Un giornalista della Bbc e un diplomatico, interpellati dalle agenzie di stampa, hanno detto di aver “ascoltato chiaramente gli spari” a qualche centinaia di metri di distanza, anche se non hanno visto direttamente l’episodio.

“Su questa vicenda è in corso una inchiesta giudiziaria della magistratura – ha indicato Mattiassi – ma anche un’altra militare di Isaf che è di carattere tecnico-tattica e che deve determinare cosa è successo esattamente quel giorno”. “Non abbiamo ancora una risposta certa – ha proseguito – e le domande che aspettano una risposta sono numerose.
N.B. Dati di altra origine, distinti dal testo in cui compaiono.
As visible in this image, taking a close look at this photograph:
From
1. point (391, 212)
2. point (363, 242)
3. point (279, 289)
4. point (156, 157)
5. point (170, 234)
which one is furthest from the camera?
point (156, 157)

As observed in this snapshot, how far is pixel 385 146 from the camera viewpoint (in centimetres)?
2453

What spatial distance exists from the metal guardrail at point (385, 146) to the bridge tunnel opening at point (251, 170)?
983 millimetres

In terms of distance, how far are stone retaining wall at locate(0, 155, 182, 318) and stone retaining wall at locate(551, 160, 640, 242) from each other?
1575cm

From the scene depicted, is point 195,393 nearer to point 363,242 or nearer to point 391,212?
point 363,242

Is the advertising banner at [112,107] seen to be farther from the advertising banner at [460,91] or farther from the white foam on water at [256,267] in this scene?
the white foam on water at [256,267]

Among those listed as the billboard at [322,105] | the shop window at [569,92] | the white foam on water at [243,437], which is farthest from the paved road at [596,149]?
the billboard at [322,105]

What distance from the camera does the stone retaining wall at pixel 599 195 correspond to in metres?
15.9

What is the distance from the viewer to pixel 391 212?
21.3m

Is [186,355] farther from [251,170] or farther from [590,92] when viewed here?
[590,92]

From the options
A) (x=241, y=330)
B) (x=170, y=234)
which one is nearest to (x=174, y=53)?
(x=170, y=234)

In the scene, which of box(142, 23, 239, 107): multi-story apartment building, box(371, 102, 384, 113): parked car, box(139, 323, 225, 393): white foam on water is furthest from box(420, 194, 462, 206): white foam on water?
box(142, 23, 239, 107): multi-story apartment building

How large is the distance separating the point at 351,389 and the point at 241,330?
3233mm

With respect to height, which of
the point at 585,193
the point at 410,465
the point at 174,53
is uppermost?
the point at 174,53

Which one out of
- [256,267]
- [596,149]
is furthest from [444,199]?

Bisogna immaginare il trambusto e la confusione di quegli attimi per un’automobile che esplode. Si deve appurare se è stata una imboscata avviata con una esplosione e seguita da spari”. “Da dove sono venuti gli spari? In che termini è stato condotto l’attentato? Come si sono comportati i nostri uomini? Tutto questo – ha sottolineato – è studiato attentamente dall’Isaf per comprendere la dinamica dell’accaduto e preparare futuri scenari in modo da prevenire le vittime”. E neppure è ancora stato chiarito, ha concluso il colonnello Mattiassi, “se si è trattato di un’autobomba guidata da un kamikaze o di un veicolo fermo sul bordo della strada”.

Le autorità sanitarie afghane ritengono infatti che varie parti di un corpo raccolte sul luogo dell’attentato al convoglio italiano potrebbero appartenere ad un possibile attentatore suicida.
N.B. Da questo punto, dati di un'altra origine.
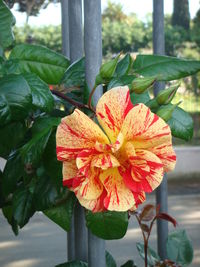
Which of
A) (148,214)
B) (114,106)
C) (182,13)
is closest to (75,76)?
(114,106)

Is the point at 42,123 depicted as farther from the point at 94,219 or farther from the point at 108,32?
the point at 108,32

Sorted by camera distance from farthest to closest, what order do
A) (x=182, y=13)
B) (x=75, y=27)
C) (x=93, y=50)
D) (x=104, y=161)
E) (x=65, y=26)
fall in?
(x=182, y=13)
(x=65, y=26)
(x=75, y=27)
(x=93, y=50)
(x=104, y=161)

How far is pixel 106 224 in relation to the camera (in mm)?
493

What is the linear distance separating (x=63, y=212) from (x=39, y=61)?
0.55 ft

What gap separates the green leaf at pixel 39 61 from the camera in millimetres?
588

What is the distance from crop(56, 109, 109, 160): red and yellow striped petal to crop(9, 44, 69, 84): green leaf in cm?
19

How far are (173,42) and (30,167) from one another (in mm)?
6436

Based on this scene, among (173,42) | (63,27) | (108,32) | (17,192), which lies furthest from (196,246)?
(108,32)

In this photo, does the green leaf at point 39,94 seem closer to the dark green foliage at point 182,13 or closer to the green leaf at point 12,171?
the green leaf at point 12,171

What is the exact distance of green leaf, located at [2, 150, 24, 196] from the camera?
1.77 ft

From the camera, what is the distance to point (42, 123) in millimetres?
509

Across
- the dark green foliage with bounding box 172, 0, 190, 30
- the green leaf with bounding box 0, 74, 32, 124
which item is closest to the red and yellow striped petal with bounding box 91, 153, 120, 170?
the green leaf with bounding box 0, 74, 32, 124

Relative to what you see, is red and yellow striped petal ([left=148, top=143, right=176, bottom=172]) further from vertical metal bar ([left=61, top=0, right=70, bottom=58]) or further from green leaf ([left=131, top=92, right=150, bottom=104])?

Intanto oggi si è svolta una cerimonia religiosa a Kabul prima del trasferimento in patria, domani, delle salme dei sei parà uccisi. In giornata arriveranno a Roma anche i paracadutisti del 186/mo reggimento della Folgore di stanza a Siena per preparare l’accoglienza alle salme dei commilitoni caduti. Nel pomeriggio di domani la camera ardente all’ospedale militare del Celio. Lunedì alle 11 le esequie solenni nella Basilica di San Paolo.

E’ stato comunicato il numero definitivo delle vittime locali dell’attentato di Kabul. Il direttore generale del ministero della Sanità afghano, Ahmad Farid Raaid, ha reso noto che sono otto le vittime e che sono tutti “uomini adulti”, non ci sono bambini.